We have had numerous opportunities learn and grow. A few weeks ago, This Is Paris, a documentary about Paris Hilton, was released on YouTube. Hilton was never a figure who received much empathy, often seen as a wealthy ditz who manipulated herself for fame. The fact that part of her rise in the public eye was a leaked sex tape is almost too easy to forget.
She was only 19 when that tape was released by a man she had kissed to an audience who lapped it up, cruelly titled 1 Night in Paris, not because it was a decent video in any way, but because it was, like those nudes, an opportunity to own a piece of Hilton without her explicit consent. “That was a private moment with a teenage girl, not in the right headspace, but everyone was watching it and laughing like it was something funny,” Hilton says in the documentary.

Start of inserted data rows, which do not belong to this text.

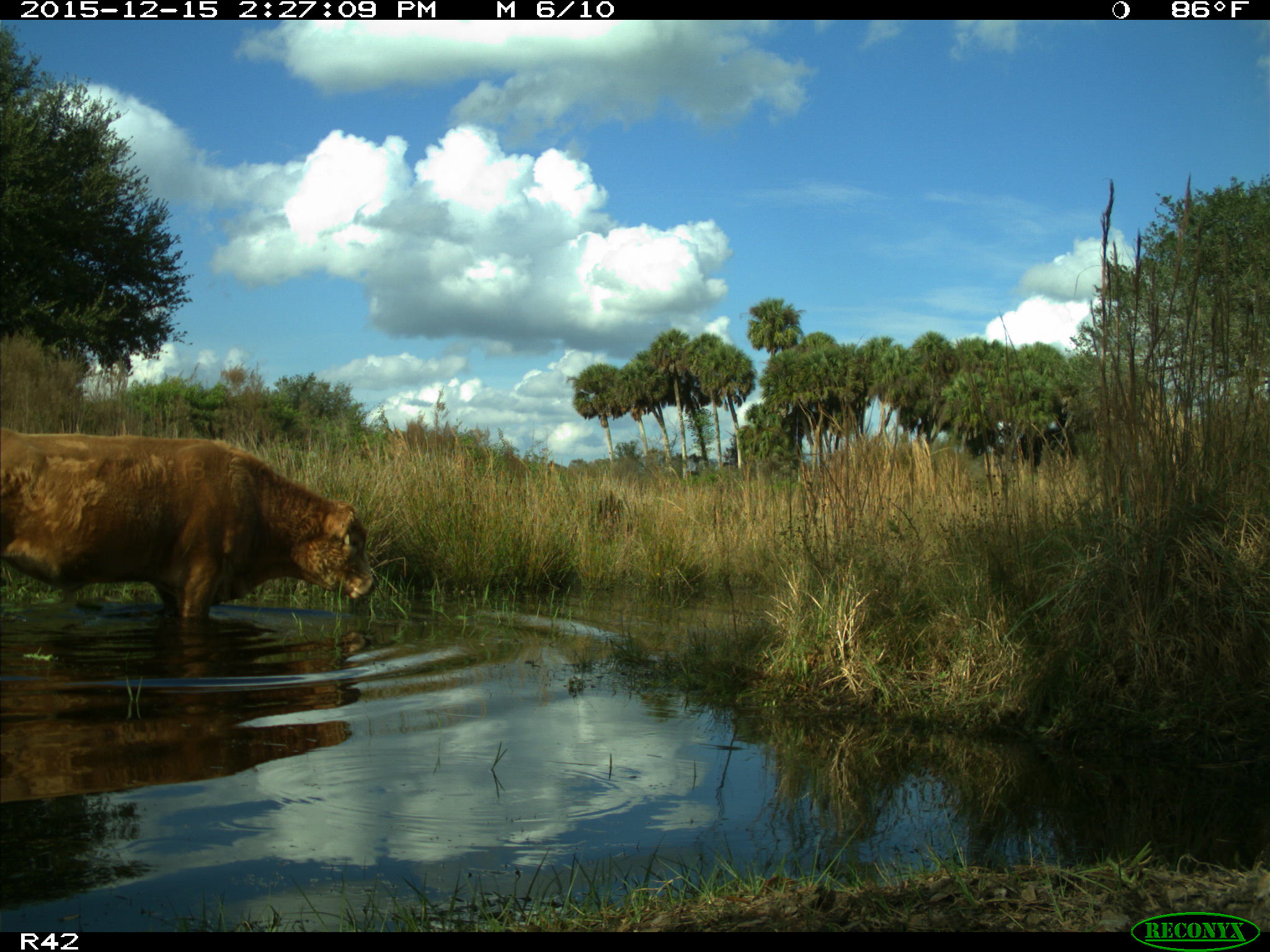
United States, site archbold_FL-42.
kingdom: Animalia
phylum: Chordata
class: Mammalia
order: Artiodactyla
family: Bovidae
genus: Bos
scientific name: Bos taurus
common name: domestic cow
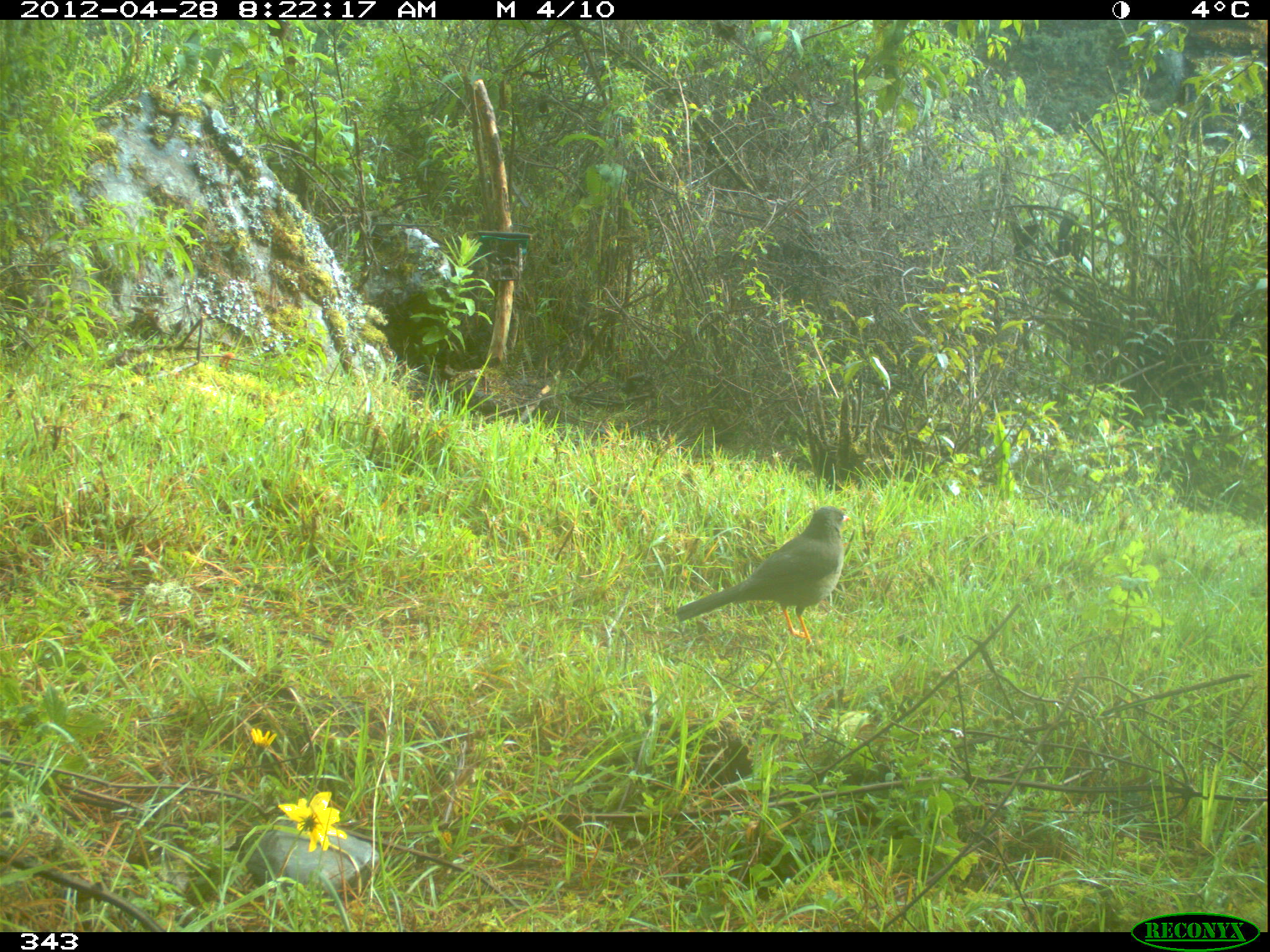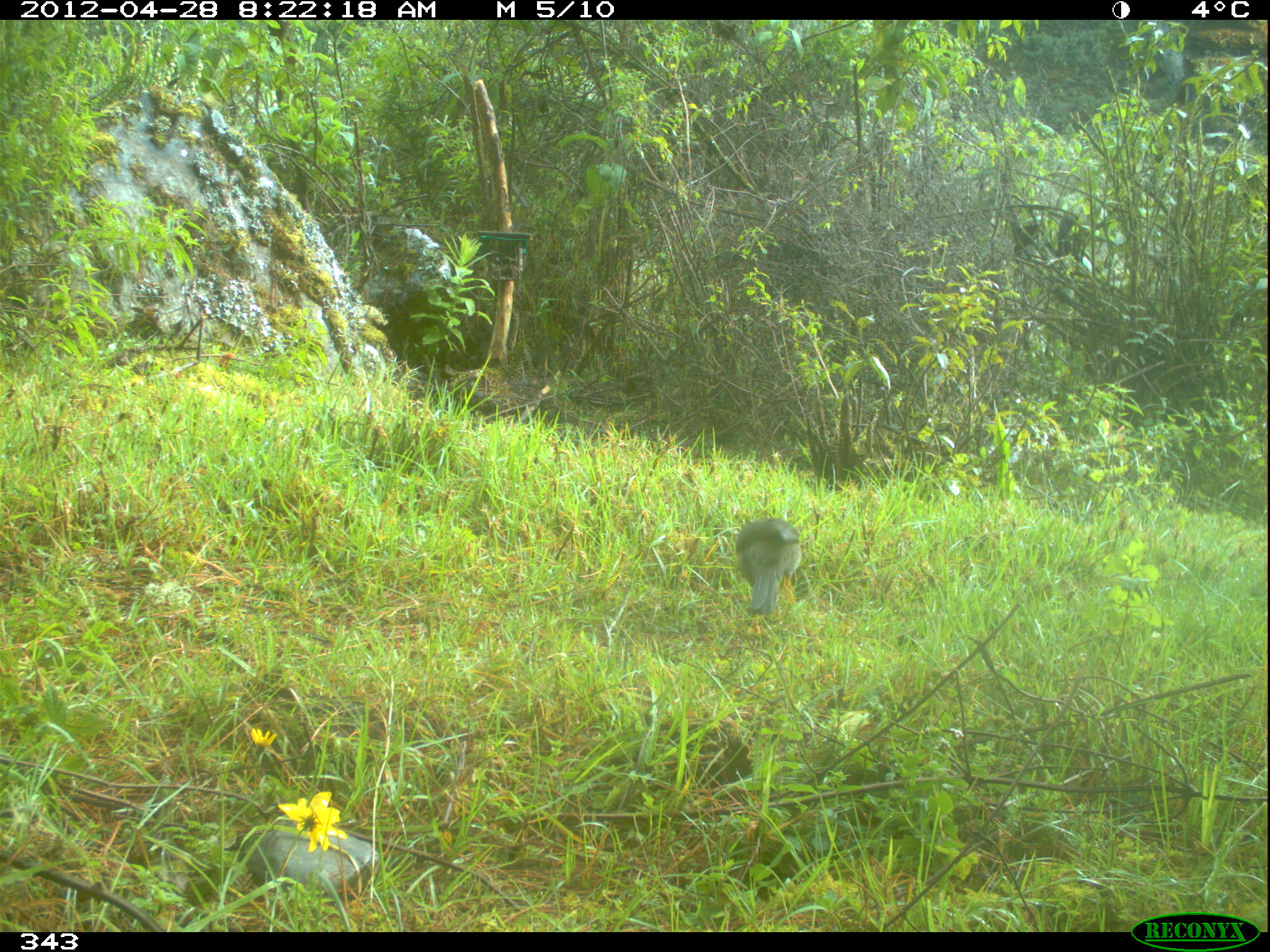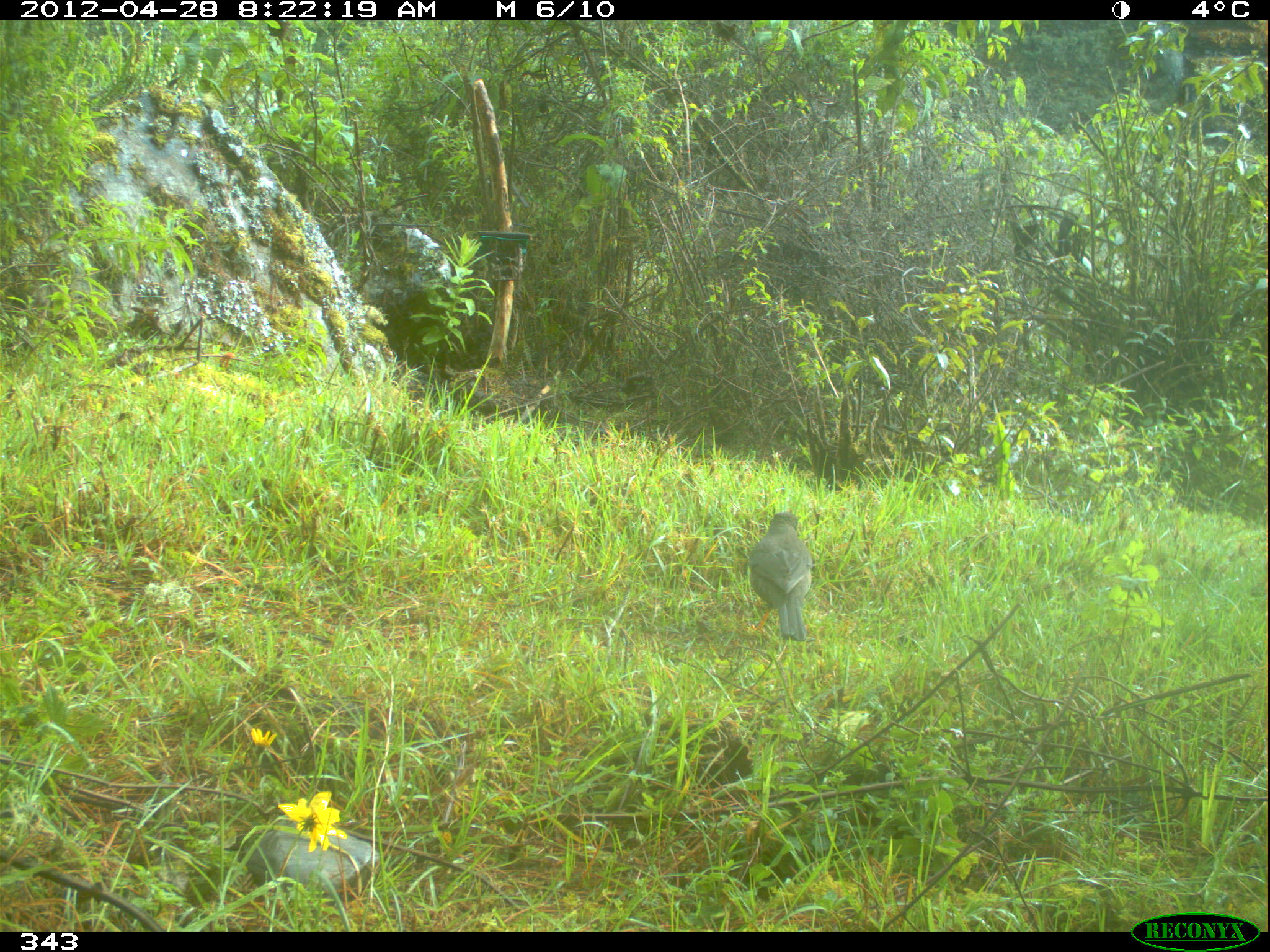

Hilton claims he took the camera out and forced her to make a tape, telling her no one would ever see it. The press blamed her after the video was released, just as Ratajkowski was blamed by Leder, just as the women in the naked photo hack were blamed in the first place for ever taking the images. "It was like being assaulted electronically," said Hilton.
I definitely think she's correct to claim that if the video had been leaked now, it would look different from 16 years ago in the media reports around it. It would be generous to at least some of the headlines; some people would point out the infringement for what it is. But still, I know, and you know, there will be plenty of salivating posts on Reddit and endless uploads to porn websites. The happy consumption of the ultimate getcha moment for a woman who has attained some degree of fame, accomplishment, or likability will commence.
It says a lot about who else we don't allow to own their bodies, that we barely care about these kinds of abuses of women who are white, slim, attractive, and popular. If we just come around now to see Hilton or Ratajkowski as women who have been raped, what happens when someone who is not white, or LGBTQ, or obese, or disabled, or bad, is picked up in such a way for consumption?
Well, we know already. The response was exacerbated not only by misogyny but by racism and body-shaming in 2016 when comedian Leslie Jones was exploited and her nude images were posted. The same bullies who exchanged thin white women's nudes exchanged barbs about the presence of Jones. We not only own you, they said, but we condemn you. We have power over you either way. Your body is not your own either way, and it's your fault either way.
I would like to believe that we're having some kind of defining moment now. I would like to think that we're improving. But those Ratajkowski picture books are still sitting on the shelf and you can still see those nudes that were stolen.
I hope I'm not alone in wishing to ruin all the stolen nudes and leaked clips. We're going to create the pyre, burn those books, and dance around the flames.